Task input:
* start *

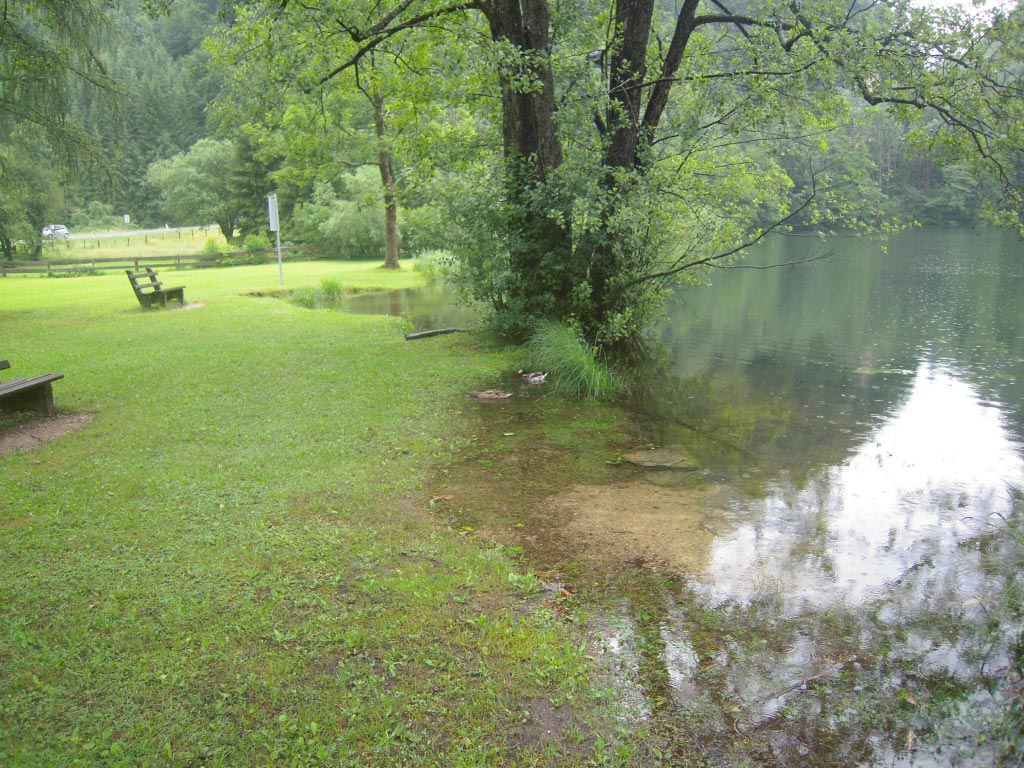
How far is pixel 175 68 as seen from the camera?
70.0m

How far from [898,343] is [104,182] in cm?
1654

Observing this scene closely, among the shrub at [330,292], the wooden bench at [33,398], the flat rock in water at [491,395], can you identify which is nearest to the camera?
the wooden bench at [33,398]

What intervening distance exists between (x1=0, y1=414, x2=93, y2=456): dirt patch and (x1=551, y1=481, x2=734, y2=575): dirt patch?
4901 millimetres

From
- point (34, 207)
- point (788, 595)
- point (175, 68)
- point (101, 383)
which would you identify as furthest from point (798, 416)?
point (175, 68)

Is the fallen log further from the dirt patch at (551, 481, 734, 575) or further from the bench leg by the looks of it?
the dirt patch at (551, 481, 734, 575)

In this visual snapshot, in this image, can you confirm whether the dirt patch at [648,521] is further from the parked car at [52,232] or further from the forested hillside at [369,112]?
the parked car at [52,232]

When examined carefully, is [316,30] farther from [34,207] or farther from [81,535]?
[34,207]

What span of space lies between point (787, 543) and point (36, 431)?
694 centimetres

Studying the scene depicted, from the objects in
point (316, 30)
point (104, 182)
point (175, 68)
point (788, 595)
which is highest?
point (175, 68)

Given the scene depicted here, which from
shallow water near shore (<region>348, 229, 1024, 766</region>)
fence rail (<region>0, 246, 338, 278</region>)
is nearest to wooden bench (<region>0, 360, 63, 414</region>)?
shallow water near shore (<region>348, 229, 1024, 766</region>)

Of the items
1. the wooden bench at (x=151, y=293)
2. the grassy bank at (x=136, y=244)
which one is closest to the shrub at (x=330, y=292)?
the wooden bench at (x=151, y=293)

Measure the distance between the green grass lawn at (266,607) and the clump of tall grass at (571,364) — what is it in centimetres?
204

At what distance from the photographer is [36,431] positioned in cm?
737

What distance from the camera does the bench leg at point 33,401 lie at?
780 centimetres
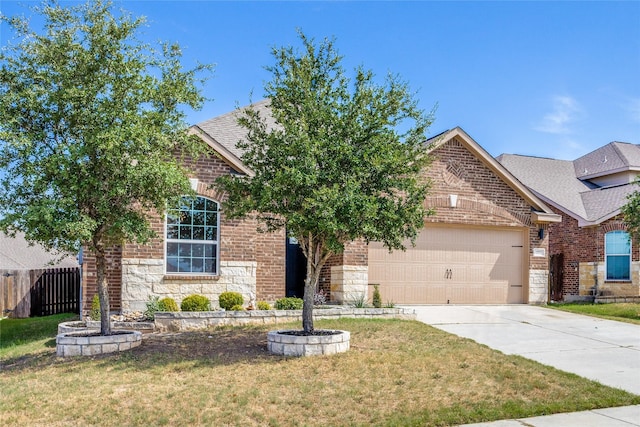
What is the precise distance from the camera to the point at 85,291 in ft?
45.4

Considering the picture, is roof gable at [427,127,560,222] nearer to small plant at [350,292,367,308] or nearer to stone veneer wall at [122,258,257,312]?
small plant at [350,292,367,308]

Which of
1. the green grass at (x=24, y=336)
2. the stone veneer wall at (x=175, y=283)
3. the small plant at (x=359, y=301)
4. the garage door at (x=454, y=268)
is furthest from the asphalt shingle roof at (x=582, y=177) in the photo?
the green grass at (x=24, y=336)

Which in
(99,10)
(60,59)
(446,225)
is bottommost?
(446,225)

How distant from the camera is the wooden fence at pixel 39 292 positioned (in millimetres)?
19766

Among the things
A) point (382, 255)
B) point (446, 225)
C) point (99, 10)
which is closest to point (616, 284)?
point (446, 225)

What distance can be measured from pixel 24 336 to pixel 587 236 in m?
18.8

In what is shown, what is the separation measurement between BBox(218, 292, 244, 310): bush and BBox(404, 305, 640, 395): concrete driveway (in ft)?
14.6

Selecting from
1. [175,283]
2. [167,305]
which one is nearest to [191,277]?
[175,283]

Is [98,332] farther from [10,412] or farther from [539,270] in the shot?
[539,270]

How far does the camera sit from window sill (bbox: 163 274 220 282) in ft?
46.8

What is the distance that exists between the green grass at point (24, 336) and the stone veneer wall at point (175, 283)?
6.55ft

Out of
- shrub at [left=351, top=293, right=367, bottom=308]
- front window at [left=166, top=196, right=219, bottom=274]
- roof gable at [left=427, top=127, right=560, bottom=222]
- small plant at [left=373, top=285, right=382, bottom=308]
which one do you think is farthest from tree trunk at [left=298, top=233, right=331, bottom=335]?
roof gable at [left=427, top=127, right=560, bottom=222]

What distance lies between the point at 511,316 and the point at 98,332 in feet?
33.3

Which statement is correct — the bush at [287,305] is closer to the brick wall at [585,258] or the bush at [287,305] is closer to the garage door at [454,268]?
the garage door at [454,268]
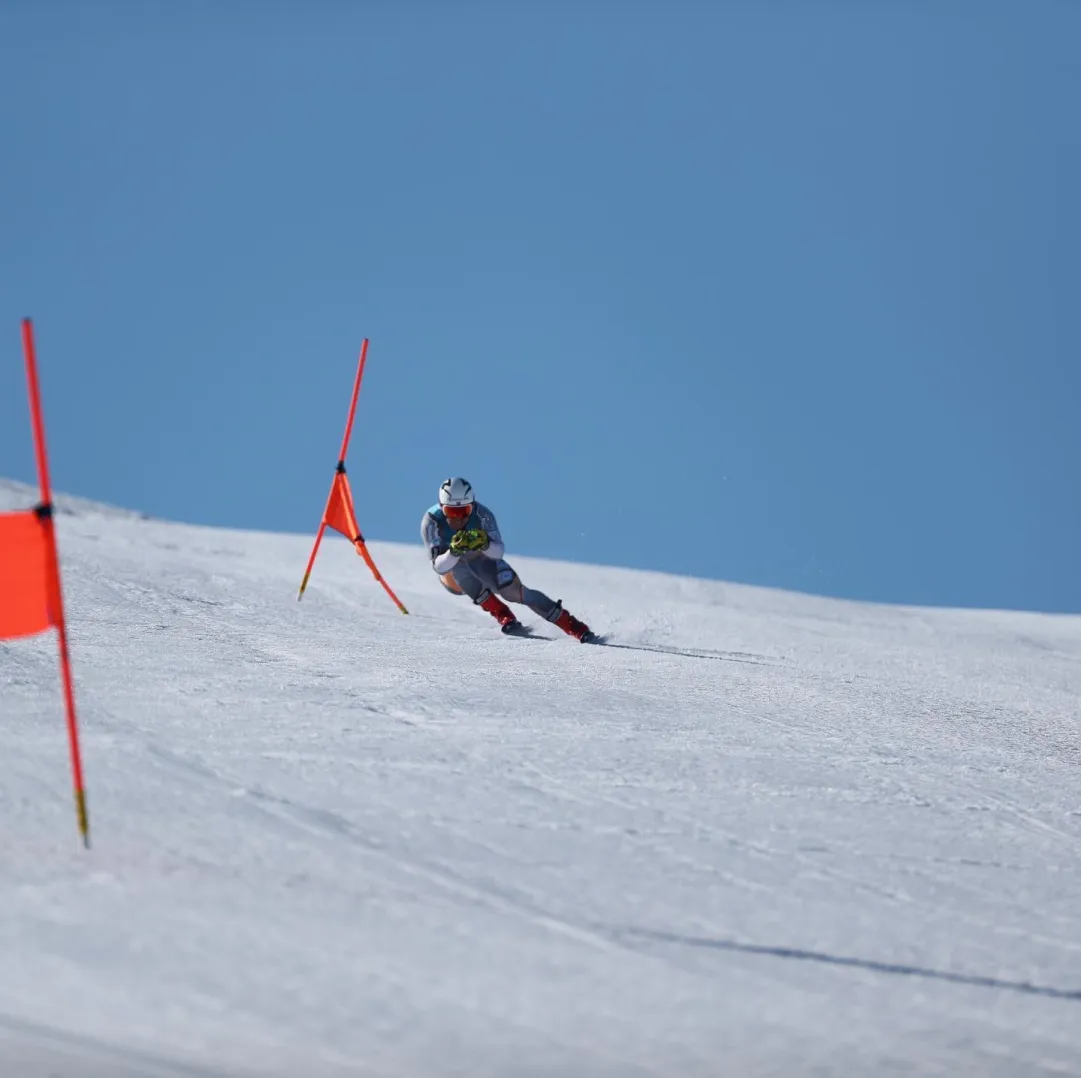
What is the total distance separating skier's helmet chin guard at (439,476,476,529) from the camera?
1196cm

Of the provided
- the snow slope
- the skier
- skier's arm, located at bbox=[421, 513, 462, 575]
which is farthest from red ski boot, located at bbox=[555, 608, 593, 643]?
the snow slope

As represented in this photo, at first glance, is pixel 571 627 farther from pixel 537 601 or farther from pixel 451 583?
pixel 451 583

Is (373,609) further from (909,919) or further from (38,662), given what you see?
(909,919)

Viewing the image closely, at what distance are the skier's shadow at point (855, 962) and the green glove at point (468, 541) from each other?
7154 millimetres

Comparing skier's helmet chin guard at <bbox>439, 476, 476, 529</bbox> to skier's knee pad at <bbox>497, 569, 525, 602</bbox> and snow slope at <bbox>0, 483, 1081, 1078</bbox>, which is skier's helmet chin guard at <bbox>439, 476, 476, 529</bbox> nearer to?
skier's knee pad at <bbox>497, 569, 525, 602</bbox>

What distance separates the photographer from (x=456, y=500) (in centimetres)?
1199

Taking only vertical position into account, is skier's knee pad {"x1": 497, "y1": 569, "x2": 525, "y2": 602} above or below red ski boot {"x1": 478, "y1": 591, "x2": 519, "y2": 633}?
above

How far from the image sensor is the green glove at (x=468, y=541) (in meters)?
11.9

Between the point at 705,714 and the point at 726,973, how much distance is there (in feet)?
12.4

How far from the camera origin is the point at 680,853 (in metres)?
5.78

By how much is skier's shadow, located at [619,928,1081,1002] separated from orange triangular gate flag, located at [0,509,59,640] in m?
2.52

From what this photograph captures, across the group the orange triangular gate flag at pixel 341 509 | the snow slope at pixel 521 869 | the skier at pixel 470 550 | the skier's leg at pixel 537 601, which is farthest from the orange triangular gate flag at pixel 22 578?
the orange triangular gate flag at pixel 341 509

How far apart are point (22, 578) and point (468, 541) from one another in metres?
6.72

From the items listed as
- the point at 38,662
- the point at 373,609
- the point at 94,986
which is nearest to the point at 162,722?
the point at 38,662
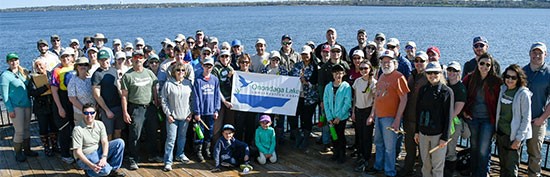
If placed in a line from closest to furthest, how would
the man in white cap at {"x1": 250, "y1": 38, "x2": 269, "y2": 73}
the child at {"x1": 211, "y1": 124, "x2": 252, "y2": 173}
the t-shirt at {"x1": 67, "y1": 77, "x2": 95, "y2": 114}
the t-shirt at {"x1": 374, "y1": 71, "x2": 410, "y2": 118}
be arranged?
the t-shirt at {"x1": 374, "y1": 71, "x2": 410, "y2": 118}, the t-shirt at {"x1": 67, "y1": 77, "x2": 95, "y2": 114}, the child at {"x1": 211, "y1": 124, "x2": 252, "y2": 173}, the man in white cap at {"x1": 250, "y1": 38, "x2": 269, "y2": 73}

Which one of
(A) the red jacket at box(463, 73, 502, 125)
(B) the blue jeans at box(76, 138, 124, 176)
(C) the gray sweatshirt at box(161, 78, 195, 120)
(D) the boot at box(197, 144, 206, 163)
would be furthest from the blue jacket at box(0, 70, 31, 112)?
(A) the red jacket at box(463, 73, 502, 125)

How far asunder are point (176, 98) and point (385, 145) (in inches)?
120

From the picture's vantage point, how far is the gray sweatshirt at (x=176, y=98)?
689 cm

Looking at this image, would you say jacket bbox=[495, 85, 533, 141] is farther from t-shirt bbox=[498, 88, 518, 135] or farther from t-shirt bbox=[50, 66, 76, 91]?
t-shirt bbox=[50, 66, 76, 91]

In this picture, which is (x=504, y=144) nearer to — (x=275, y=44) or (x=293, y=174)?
(x=293, y=174)

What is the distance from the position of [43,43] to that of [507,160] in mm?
7490

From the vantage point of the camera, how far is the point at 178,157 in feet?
24.5

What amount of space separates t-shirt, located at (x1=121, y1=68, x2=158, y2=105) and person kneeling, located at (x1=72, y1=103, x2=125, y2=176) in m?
0.54

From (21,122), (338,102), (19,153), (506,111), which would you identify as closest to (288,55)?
(338,102)

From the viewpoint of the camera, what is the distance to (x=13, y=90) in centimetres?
708

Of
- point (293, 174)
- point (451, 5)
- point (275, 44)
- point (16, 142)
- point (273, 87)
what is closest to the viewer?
point (293, 174)

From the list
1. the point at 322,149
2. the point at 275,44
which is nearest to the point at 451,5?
the point at 275,44

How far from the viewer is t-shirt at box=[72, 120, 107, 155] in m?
6.22

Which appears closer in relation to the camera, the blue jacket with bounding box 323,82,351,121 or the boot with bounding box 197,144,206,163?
the blue jacket with bounding box 323,82,351,121
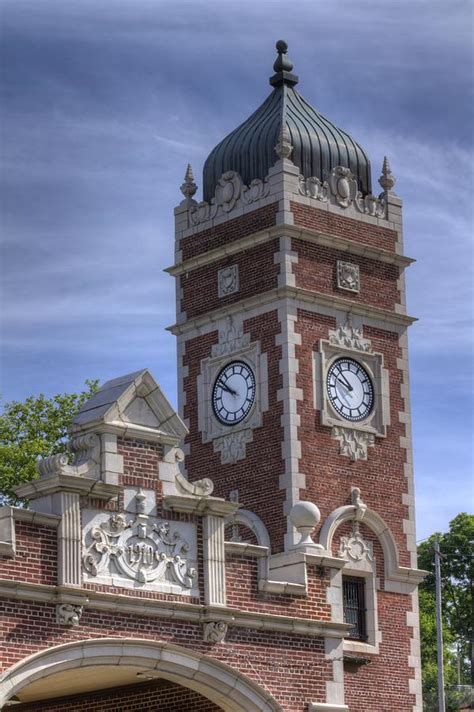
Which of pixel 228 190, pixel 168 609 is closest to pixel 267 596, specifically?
pixel 168 609

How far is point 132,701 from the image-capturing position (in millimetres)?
29438

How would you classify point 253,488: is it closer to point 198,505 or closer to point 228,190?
point 228,190

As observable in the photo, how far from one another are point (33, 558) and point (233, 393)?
38.7 ft

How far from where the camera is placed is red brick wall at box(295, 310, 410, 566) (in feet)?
114

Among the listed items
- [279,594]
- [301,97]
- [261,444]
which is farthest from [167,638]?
[301,97]

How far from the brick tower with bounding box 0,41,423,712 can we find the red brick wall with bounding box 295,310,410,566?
1.7 inches

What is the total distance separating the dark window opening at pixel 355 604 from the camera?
113 feet

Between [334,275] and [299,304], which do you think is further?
[334,275]

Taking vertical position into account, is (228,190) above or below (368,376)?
above

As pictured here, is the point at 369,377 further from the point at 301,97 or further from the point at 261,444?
the point at 301,97

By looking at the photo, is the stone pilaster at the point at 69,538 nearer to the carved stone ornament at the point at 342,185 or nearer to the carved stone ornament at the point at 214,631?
the carved stone ornament at the point at 214,631

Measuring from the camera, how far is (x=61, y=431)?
150 feet

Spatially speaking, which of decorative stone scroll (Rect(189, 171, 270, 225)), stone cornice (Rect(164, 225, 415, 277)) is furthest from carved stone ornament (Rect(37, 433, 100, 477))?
decorative stone scroll (Rect(189, 171, 270, 225))

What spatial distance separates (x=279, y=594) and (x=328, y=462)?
23.1ft
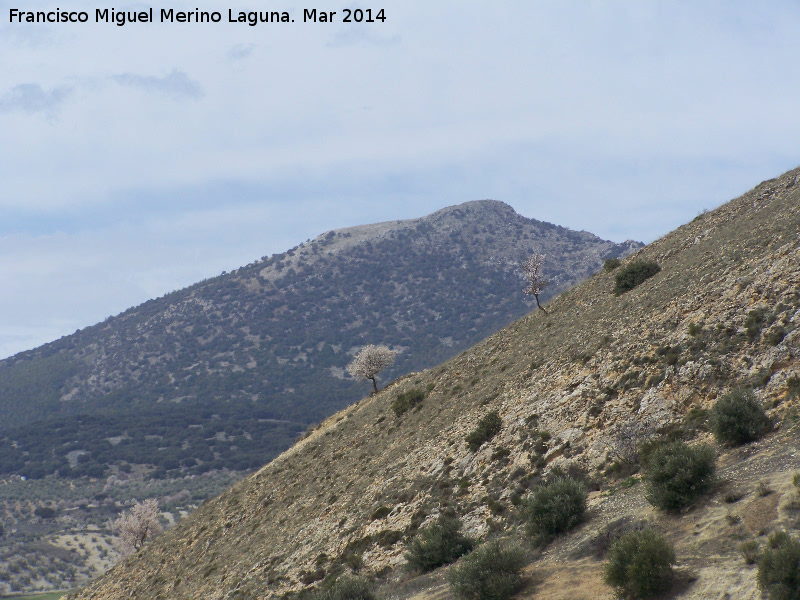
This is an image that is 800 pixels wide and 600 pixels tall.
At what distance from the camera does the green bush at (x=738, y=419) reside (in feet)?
53.4

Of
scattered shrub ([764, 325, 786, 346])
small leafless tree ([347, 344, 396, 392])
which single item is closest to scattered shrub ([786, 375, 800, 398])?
scattered shrub ([764, 325, 786, 346])

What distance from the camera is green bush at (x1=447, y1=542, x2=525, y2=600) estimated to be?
567 inches

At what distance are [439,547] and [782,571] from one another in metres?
10.1

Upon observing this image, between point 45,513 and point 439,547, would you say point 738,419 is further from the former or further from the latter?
point 45,513

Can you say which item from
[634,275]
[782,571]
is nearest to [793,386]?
[782,571]

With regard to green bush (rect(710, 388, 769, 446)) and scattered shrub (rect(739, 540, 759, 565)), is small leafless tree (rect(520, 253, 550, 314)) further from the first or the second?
scattered shrub (rect(739, 540, 759, 565))

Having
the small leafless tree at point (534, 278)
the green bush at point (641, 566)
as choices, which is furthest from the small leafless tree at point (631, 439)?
the small leafless tree at point (534, 278)

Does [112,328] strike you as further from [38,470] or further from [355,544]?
[355,544]

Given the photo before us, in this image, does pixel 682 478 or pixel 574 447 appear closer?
pixel 682 478

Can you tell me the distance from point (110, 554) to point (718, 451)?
275ft

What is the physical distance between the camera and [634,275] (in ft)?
108

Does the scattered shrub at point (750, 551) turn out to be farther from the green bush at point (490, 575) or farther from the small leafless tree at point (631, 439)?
the small leafless tree at point (631, 439)

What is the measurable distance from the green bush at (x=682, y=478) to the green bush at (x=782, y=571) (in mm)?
3775

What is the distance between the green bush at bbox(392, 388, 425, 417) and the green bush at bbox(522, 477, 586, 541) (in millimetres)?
18475
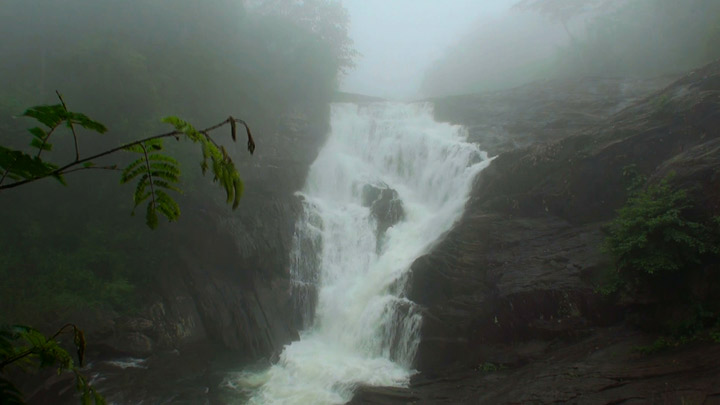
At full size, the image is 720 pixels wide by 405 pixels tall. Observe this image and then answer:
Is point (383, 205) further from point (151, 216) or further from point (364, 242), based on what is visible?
point (151, 216)

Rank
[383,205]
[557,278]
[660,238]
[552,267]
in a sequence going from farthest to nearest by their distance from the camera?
[383,205], [552,267], [557,278], [660,238]

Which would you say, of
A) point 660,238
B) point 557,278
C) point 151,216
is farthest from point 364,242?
point 151,216

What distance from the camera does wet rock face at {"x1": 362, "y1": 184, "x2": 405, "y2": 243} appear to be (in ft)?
63.5

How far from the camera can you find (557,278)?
12359 millimetres

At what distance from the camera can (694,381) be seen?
7.69 metres

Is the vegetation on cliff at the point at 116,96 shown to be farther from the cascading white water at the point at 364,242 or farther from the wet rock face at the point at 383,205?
the wet rock face at the point at 383,205

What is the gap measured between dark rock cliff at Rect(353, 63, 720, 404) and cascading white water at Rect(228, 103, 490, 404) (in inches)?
48.9

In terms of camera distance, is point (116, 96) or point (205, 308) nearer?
point (205, 308)

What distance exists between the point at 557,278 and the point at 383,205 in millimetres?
9019

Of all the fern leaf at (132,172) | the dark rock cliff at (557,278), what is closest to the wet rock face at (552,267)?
the dark rock cliff at (557,278)

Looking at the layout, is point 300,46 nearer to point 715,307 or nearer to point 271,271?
point 271,271

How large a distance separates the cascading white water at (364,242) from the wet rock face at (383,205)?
0.07m

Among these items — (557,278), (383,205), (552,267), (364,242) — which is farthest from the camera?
(383,205)

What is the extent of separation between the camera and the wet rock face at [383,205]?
63.5ft
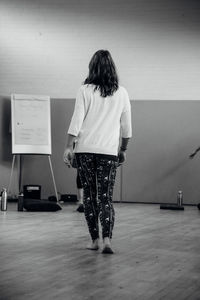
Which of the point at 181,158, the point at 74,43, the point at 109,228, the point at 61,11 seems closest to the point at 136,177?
the point at 181,158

* end *

Problem details: Leave out each picture and extract the lines from the one containing "In terms of" through the end of the records above, inclusive, exactly as they stand.

Solution for this exercise:
In terms of camera distance, is point (116, 96) or point (205, 308) nearer?
point (205, 308)

What distance exists between the point at 557,278 and the point at 383,205 in millimetres?
9019

Of all the fern leaf at (132,172) | the dark rock cliff at (557,278), what is closest to the wet rock face at (552,267)?
the dark rock cliff at (557,278)

Looking at the layout, is point 300,46 nearer to point 715,307 or nearer to point 271,271?
point 271,271

How large a distance separates the cascading white water at (364,242) from the wet rock face at (383,205)?
0.07m

Among these items — (557,278), (383,205), (552,267), (364,242) — which is farthest from the camera?
(383,205)

What is the extent of separation between the camera and the wet rock face at [383,205]?
63.5ft
Which of the point at 181,158, the point at 74,43, the point at 109,228, the point at 61,11 seems closest to the point at 136,177?
the point at 181,158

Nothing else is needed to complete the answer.